** START OF Supplied material **

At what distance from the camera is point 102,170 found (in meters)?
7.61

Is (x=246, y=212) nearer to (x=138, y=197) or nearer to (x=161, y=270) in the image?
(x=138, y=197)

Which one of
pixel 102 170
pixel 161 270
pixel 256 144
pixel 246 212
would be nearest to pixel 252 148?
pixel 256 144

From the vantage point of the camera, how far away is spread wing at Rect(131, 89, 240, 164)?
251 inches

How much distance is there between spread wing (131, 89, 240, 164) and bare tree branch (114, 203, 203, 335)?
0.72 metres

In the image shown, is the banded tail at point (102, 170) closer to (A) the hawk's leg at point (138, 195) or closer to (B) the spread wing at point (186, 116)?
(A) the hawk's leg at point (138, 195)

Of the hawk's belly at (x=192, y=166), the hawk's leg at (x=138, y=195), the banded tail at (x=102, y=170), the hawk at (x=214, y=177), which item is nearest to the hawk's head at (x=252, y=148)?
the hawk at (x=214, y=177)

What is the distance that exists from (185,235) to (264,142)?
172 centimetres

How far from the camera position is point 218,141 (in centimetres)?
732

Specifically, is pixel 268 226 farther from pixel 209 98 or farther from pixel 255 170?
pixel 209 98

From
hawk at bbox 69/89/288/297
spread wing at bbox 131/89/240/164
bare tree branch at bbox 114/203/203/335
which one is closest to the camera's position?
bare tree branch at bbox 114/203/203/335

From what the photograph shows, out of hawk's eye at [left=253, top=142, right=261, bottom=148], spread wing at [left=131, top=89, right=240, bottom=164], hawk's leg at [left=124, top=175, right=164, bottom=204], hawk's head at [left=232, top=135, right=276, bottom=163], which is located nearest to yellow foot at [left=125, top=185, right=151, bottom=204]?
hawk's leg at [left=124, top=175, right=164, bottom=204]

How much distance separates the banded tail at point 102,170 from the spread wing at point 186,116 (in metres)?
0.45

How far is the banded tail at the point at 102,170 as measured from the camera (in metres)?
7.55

** END OF Supplied material **

Task details
Copy out the material word for word, from the line containing "What is the" down through the last line of the material.

Reply to the exercise
What is the distance that exists from (185,235) to (264,142)?
172 centimetres

How far from the camera position is point 218,141 (in centimetres)?
732

Specifically, is pixel 268 226 farther from pixel 209 98 or farther from pixel 255 170?
pixel 209 98

From
hawk at bbox 69/89/288/297
spread wing at bbox 131/89/240/164
bare tree branch at bbox 114/203/203/335
which one is closest to the camera's position?
bare tree branch at bbox 114/203/203/335

From what the photograph shows, out of hawk's eye at [left=253, top=142, right=261, bottom=148], spread wing at [left=131, top=89, right=240, bottom=164], hawk's leg at [left=124, top=175, right=164, bottom=204], hawk's head at [left=232, top=135, right=276, bottom=163], which is located nearest to yellow foot at [left=125, top=185, right=151, bottom=204]?
hawk's leg at [left=124, top=175, right=164, bottom=204]

How much distance separates the banded tail at point 102,170 from the spread wing at point 186,116 (in metres)?
0.45

How far is the banded tail at the point at 102,170 as measured from the camera (in metres)?
7.55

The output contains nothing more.